What they have brought
2013, video installation, loop of 2’47’’
My family fled Franco’s Spain to migrate to Algeria at the time it was a French territory. I only know this country and the story of migration which for me accompanies it, through old film footage shot by my grandfather between the end of the 1950s and the beginning of the 60s. I have digitalised these images and started to use them as a material for artworks questioning my colonial European identity.

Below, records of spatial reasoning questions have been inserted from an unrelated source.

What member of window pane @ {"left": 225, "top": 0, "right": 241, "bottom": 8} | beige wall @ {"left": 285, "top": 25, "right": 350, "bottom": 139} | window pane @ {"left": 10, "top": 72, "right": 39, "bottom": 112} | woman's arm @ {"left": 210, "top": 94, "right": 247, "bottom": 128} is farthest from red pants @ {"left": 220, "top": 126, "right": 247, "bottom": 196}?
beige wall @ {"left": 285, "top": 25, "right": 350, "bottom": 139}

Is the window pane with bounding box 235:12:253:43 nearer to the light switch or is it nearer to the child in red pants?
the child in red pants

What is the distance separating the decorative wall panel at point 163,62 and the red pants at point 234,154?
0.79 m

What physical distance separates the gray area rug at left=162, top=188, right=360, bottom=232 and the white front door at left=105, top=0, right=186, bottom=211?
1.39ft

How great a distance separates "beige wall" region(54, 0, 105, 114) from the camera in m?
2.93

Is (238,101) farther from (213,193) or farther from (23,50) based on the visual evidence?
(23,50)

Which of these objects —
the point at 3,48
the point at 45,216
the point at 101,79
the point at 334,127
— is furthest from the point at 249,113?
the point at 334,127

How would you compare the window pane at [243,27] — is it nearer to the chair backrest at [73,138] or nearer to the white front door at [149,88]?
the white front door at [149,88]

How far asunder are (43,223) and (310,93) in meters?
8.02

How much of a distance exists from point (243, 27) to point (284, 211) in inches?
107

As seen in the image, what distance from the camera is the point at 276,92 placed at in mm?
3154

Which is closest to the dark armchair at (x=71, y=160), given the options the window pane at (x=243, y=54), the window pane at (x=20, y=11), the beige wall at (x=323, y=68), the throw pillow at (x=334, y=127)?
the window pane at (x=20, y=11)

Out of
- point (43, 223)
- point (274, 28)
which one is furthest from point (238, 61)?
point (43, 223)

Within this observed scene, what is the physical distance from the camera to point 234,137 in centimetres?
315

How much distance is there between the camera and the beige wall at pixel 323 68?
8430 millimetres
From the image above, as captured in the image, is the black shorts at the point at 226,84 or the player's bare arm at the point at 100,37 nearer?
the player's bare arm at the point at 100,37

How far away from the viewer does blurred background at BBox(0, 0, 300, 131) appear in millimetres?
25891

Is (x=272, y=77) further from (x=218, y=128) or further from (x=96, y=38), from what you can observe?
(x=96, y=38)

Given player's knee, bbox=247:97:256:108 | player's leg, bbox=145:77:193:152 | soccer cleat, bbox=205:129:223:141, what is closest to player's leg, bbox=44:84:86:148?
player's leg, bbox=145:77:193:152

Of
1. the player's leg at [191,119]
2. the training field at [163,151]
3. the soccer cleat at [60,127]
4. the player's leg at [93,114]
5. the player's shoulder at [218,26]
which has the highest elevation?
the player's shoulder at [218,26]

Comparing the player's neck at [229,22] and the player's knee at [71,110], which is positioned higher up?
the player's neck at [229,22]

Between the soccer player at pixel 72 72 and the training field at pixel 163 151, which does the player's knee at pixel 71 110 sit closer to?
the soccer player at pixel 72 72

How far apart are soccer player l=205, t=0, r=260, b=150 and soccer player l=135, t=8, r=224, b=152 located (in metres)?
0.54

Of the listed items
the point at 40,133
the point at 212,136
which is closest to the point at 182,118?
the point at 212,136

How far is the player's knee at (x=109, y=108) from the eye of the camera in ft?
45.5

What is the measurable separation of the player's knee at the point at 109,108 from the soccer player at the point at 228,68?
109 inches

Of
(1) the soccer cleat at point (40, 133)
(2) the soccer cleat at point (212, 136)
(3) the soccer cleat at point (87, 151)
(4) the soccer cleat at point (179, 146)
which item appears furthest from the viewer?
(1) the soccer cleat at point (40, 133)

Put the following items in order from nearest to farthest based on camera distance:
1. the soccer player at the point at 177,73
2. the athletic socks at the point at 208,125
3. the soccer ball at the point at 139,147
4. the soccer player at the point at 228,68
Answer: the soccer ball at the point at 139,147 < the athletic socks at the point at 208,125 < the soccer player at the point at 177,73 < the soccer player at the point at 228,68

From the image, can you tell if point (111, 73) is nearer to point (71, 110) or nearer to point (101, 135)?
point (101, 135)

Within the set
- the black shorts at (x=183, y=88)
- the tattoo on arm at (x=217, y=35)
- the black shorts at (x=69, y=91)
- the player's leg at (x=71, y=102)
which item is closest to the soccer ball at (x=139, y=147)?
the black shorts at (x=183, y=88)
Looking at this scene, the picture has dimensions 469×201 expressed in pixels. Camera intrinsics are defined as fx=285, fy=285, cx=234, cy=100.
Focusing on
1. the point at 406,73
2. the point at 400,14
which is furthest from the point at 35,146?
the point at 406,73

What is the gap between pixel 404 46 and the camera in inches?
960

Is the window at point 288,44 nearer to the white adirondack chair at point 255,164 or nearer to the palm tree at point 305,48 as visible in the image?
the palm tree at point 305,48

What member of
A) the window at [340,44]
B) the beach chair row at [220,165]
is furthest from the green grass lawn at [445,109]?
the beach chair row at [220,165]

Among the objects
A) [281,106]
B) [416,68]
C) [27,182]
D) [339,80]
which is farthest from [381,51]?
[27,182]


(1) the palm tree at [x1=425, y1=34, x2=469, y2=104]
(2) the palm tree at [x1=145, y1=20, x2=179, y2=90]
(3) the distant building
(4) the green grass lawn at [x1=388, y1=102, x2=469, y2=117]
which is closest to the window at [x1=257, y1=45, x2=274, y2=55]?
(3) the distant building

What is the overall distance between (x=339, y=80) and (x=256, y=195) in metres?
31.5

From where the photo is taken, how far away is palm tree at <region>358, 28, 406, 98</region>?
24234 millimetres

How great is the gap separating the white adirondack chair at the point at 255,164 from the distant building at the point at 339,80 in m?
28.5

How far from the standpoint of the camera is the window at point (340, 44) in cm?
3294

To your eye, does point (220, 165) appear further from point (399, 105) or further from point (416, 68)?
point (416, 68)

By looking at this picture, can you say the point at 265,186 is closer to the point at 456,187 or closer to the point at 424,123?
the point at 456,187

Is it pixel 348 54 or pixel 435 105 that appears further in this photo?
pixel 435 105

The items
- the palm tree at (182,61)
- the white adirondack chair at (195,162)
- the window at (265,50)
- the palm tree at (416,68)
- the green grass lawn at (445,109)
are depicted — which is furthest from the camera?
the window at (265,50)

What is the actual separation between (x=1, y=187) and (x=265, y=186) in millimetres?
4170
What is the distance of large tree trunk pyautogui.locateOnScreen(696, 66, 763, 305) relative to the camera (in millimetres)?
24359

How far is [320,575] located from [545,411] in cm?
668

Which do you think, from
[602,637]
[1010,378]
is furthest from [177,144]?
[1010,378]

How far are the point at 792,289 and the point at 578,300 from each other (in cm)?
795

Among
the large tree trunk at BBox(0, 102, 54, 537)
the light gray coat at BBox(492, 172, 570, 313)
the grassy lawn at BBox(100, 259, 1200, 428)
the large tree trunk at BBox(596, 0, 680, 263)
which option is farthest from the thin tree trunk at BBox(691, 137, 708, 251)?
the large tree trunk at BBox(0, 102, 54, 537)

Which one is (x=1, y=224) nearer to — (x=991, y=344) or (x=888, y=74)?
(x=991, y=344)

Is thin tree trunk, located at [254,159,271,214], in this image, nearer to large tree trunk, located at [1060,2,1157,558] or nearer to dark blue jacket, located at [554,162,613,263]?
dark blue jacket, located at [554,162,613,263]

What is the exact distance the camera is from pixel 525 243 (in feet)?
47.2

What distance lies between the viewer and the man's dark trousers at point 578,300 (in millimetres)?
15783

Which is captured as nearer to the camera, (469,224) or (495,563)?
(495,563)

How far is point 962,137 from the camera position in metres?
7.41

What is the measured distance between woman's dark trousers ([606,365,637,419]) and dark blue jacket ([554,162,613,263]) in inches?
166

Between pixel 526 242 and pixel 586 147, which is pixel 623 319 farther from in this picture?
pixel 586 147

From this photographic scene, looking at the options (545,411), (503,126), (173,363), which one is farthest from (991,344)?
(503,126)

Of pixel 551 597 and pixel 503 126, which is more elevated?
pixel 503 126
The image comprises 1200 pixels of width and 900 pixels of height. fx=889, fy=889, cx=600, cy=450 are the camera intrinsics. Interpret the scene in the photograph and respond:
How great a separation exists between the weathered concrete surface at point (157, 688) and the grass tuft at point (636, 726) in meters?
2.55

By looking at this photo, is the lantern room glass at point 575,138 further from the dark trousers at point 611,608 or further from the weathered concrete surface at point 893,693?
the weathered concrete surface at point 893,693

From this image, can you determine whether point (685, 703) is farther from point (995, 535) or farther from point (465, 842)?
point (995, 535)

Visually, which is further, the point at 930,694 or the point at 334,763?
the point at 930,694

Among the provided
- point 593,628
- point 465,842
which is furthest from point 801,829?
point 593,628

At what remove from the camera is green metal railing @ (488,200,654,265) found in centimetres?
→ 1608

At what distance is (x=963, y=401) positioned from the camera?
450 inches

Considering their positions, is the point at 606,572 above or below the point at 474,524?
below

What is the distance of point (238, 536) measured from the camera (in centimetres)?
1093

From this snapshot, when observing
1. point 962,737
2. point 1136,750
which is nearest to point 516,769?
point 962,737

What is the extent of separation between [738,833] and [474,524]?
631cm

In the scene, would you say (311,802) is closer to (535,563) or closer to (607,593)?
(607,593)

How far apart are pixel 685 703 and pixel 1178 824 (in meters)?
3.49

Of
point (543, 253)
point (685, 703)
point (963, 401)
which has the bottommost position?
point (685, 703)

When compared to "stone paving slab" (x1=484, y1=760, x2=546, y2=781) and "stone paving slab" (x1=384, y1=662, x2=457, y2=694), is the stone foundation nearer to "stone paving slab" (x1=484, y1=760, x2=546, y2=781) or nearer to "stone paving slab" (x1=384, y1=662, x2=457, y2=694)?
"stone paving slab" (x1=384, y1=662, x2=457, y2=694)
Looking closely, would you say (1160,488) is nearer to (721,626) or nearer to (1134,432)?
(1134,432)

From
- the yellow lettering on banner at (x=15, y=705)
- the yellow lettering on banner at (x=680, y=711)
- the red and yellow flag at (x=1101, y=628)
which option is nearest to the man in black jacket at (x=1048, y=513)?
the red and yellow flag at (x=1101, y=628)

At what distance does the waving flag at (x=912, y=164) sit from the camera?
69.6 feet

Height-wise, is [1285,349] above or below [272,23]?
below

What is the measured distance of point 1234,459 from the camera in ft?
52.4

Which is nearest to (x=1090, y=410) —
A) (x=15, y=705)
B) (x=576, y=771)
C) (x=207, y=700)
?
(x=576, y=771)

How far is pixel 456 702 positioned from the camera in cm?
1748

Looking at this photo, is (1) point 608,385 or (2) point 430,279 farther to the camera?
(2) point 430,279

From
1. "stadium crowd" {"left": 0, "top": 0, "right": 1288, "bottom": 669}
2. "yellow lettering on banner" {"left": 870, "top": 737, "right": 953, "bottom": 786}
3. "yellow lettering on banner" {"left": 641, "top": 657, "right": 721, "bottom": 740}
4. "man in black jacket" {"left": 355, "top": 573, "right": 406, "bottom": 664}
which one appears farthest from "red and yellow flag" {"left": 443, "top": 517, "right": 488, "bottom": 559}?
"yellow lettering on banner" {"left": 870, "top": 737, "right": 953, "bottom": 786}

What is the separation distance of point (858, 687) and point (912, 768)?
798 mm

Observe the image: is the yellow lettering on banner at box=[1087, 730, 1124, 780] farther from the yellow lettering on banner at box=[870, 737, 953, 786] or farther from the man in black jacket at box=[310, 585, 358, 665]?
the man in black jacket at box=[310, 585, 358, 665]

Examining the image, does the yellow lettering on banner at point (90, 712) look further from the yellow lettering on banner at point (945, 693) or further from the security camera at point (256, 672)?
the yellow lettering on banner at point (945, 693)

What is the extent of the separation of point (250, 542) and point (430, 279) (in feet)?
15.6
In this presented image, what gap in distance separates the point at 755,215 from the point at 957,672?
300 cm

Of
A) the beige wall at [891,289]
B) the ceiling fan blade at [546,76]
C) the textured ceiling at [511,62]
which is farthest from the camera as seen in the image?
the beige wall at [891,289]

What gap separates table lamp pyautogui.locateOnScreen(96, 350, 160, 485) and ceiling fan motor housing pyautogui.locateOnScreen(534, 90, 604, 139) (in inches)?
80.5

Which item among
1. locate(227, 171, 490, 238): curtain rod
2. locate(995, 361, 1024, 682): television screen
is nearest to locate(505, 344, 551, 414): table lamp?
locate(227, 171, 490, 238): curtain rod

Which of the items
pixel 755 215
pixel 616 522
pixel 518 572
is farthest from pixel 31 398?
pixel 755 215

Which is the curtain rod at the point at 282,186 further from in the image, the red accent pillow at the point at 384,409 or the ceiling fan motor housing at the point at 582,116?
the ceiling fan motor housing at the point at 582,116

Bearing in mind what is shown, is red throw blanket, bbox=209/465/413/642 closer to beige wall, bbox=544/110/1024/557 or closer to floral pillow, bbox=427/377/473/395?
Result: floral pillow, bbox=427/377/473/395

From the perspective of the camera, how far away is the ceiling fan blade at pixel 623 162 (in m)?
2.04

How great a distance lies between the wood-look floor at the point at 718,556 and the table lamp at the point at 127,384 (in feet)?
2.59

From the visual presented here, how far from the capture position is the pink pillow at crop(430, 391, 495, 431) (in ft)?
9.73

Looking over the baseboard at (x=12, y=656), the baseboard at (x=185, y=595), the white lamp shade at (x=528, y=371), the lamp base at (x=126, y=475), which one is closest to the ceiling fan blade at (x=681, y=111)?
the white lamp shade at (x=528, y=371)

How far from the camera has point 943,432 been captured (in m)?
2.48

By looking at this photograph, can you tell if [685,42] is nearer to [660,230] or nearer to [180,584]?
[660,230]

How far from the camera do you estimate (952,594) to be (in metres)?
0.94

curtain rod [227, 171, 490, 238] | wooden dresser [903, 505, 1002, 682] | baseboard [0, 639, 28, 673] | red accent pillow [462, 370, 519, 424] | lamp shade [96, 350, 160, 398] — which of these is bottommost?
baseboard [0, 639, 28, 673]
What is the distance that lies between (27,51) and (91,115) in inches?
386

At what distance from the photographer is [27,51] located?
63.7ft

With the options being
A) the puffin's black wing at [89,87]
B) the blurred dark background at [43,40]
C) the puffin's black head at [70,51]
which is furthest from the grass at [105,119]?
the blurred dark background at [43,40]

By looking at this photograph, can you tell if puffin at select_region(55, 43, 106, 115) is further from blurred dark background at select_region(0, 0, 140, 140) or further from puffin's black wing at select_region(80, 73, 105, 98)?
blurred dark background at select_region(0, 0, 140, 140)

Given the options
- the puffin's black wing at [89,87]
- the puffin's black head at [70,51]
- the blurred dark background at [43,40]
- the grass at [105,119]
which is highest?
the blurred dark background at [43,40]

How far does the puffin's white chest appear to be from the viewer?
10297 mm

One day, as I was watching this footage, I realised that I was wearing a necklace that my mum, a little girl in the film, was also wearing. This awareness triggered a strange feeling: I had one « still » thing around my neck which had travelled and known this fantasised country. I decided to look for all the objects I saw in my grandfather films that I had today in my apartment. I found 4 of them: the necklace, the camera with which he shot, a set of cocktail glasses and the braid of my mum as a toddler, kept in a tie box. What They Have Brought is a video installation dealing with the feeling of experiencing exile through the emotional charge carried by objects.
The use of split screens allows to set up a dialogue between two natures of images: the objects as I know them in the present time and as I imagine them in the past. Through this device, I make an act of familial archaeology as objects are transformed into fossil evidence of my ancestors’ history.
The installation has been exhibited for art contemporary event Nuit Blanche in Paris.